## Passage shown
★ ★ ★ ★

2) For each cell, find the most commonly named neighborhood intersecting it.
3) Measure consensus on that cell as the number of submissions for that neighborhood intersecting the cell, divided by the total number of submissions for that neighborhood. Thus we can say something like, “75% of people who drew the South End agree that this location is part of the South End.”
4) Ignore any neighborhoods with fewer than 5 submissions. This weeds out all the joke/rude submissions, but also is just an arbitrary minimum for measurable consensus.

The consensus map does a decent job of showing where boundaries are hard and where they’re fuzzy or uncertain. Without that, a simple map categorized by name looks like this, in hasty random color screenshot form:

Boston neighborhoods categorized

It’s also worth doing a quick comparison to official boundaries. Here’s one with official lines for Boston and Cambridge overlaid.

★ ★ ★ ★

## Listing
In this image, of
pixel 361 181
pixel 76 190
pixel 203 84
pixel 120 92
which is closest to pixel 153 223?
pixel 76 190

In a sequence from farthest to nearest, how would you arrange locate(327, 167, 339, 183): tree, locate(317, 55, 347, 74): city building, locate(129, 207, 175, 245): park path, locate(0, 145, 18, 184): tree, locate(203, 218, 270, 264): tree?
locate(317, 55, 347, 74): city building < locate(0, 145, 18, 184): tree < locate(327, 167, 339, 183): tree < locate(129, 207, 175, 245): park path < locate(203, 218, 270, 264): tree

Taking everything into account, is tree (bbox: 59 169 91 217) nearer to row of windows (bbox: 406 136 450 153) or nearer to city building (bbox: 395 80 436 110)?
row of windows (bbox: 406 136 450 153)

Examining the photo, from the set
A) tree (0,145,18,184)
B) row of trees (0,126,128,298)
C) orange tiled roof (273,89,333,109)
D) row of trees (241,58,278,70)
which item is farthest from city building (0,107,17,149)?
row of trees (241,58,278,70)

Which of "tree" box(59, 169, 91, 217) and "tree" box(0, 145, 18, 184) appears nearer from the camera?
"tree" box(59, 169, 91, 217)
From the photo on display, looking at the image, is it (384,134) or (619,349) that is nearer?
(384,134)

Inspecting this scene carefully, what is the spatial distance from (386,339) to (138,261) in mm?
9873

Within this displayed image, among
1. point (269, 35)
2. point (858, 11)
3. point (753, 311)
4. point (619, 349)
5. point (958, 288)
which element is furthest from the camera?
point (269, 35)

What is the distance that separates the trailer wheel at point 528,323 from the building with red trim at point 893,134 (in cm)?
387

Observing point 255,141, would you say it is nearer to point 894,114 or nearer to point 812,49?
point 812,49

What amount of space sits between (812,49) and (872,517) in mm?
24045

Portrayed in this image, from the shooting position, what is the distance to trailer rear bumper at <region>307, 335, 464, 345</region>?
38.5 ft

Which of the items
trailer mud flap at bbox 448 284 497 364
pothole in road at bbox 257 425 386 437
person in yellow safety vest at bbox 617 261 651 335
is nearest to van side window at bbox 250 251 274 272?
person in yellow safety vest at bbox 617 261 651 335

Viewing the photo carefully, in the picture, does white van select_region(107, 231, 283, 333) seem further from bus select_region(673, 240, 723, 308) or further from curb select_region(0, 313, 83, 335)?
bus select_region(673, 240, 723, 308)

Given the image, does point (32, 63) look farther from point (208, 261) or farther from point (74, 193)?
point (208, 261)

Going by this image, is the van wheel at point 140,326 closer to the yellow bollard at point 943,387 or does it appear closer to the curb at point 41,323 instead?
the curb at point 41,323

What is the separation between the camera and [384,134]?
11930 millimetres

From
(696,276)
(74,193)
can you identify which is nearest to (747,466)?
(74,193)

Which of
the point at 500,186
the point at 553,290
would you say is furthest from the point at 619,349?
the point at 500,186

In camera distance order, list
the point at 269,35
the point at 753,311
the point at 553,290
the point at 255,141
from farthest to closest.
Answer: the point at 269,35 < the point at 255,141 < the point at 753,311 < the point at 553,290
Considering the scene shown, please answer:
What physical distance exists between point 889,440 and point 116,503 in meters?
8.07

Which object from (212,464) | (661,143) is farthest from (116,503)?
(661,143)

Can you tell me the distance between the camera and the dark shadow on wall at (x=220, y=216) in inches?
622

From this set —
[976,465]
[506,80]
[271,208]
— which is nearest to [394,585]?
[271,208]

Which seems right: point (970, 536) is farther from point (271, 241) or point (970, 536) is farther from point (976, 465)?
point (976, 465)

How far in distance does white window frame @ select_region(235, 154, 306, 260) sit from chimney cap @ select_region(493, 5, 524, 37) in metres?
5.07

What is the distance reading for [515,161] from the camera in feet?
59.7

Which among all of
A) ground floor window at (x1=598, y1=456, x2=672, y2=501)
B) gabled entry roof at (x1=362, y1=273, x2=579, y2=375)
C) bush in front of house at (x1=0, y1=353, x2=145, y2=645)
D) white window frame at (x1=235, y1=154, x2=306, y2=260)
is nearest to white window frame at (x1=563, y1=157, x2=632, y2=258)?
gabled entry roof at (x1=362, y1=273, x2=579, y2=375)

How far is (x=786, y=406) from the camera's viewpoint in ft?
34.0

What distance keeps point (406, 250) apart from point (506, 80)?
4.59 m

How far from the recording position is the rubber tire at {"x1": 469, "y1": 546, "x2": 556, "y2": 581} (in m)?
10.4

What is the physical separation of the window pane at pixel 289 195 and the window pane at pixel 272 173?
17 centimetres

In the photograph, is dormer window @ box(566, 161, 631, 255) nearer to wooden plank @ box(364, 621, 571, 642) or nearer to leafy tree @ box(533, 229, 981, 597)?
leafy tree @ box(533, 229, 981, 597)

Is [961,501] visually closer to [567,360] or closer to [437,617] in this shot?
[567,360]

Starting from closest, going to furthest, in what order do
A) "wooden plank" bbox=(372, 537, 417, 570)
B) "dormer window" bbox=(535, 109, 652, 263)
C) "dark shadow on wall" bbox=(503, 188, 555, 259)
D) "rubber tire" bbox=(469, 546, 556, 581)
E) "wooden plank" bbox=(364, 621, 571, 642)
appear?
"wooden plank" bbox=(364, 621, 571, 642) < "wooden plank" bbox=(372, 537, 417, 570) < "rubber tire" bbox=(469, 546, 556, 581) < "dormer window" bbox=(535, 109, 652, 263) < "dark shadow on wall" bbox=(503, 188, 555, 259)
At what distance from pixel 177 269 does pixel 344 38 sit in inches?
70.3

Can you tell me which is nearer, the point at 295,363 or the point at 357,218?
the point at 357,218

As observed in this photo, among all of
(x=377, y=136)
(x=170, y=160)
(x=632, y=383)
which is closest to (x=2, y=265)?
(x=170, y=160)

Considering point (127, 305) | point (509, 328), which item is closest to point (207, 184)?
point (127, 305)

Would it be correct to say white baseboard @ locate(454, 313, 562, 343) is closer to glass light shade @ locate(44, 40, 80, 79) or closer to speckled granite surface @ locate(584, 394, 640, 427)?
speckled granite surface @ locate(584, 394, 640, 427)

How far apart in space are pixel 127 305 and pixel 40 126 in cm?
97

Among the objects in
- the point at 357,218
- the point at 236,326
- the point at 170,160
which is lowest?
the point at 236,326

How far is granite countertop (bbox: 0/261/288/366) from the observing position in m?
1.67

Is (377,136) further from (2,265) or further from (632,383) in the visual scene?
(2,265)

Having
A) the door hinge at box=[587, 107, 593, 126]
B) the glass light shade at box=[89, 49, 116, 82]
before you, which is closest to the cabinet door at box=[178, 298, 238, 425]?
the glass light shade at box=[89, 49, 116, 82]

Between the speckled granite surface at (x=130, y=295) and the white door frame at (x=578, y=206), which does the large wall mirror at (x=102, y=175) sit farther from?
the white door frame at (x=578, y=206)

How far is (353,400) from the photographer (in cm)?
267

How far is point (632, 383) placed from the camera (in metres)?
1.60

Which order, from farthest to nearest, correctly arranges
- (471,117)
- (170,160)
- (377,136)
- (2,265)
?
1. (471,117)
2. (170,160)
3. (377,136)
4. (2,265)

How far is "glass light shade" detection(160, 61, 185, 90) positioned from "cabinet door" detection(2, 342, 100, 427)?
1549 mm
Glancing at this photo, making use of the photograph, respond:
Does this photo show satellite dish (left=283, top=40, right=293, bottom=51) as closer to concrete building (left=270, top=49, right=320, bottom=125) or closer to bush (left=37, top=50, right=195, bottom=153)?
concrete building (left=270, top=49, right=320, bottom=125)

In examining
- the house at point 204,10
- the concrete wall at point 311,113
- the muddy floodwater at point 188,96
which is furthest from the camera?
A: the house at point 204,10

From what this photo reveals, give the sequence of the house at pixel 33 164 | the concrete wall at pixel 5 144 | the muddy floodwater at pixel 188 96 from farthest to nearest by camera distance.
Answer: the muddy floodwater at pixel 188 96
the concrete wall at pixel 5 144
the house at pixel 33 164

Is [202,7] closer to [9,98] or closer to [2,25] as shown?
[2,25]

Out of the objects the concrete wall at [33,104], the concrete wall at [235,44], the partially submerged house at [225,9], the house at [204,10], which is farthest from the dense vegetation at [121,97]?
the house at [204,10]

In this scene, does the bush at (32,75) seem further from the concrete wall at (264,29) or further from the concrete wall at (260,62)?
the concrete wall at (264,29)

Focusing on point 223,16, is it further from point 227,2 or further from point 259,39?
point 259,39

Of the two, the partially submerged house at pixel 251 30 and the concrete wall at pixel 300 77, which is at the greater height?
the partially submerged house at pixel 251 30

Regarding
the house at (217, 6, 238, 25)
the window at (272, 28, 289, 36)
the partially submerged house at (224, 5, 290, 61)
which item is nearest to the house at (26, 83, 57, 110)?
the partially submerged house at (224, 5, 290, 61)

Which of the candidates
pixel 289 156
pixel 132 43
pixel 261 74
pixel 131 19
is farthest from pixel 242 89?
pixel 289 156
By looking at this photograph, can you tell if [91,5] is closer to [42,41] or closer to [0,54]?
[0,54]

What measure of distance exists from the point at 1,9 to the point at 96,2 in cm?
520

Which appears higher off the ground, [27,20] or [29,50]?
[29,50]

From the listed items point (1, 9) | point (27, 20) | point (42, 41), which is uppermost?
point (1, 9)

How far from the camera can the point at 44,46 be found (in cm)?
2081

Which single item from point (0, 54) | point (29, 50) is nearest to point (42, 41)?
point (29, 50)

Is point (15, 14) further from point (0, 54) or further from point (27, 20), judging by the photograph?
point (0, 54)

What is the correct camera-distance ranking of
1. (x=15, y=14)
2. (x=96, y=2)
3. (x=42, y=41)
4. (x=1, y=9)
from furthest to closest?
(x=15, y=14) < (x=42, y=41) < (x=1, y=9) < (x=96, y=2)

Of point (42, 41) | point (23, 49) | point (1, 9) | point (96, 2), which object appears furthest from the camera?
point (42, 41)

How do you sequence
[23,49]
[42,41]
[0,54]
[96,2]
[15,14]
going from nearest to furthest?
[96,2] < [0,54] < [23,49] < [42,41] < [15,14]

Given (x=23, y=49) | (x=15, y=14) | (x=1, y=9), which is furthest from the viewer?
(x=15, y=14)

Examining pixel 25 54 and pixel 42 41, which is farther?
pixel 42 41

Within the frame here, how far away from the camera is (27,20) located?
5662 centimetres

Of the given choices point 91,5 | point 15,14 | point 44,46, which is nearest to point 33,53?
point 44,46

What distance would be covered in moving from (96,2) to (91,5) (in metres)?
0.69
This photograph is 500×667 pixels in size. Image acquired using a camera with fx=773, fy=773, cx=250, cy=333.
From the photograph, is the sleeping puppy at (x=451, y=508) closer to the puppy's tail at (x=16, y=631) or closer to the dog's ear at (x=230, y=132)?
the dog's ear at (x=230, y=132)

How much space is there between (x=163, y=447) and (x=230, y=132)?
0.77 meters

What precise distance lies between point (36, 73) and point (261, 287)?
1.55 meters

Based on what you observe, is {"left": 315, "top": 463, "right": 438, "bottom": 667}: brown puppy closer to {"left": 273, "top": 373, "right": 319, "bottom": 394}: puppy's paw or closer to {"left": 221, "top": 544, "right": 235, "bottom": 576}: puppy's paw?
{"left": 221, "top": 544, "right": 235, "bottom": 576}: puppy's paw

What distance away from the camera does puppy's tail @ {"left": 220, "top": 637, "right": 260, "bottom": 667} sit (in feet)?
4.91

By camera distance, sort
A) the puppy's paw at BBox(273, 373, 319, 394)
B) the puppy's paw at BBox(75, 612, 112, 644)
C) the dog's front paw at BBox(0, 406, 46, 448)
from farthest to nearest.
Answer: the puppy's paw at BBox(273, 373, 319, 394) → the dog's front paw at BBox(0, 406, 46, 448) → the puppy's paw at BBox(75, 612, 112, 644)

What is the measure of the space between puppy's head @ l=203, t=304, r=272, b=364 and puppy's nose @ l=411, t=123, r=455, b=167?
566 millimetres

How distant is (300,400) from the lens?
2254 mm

★ ★ ★ ★

Name every place that the passage on neighborhood consensus mapping mentions. The listing has no connection to the passage on neighborhood consensus mapping.

South End, Boston, Cambridge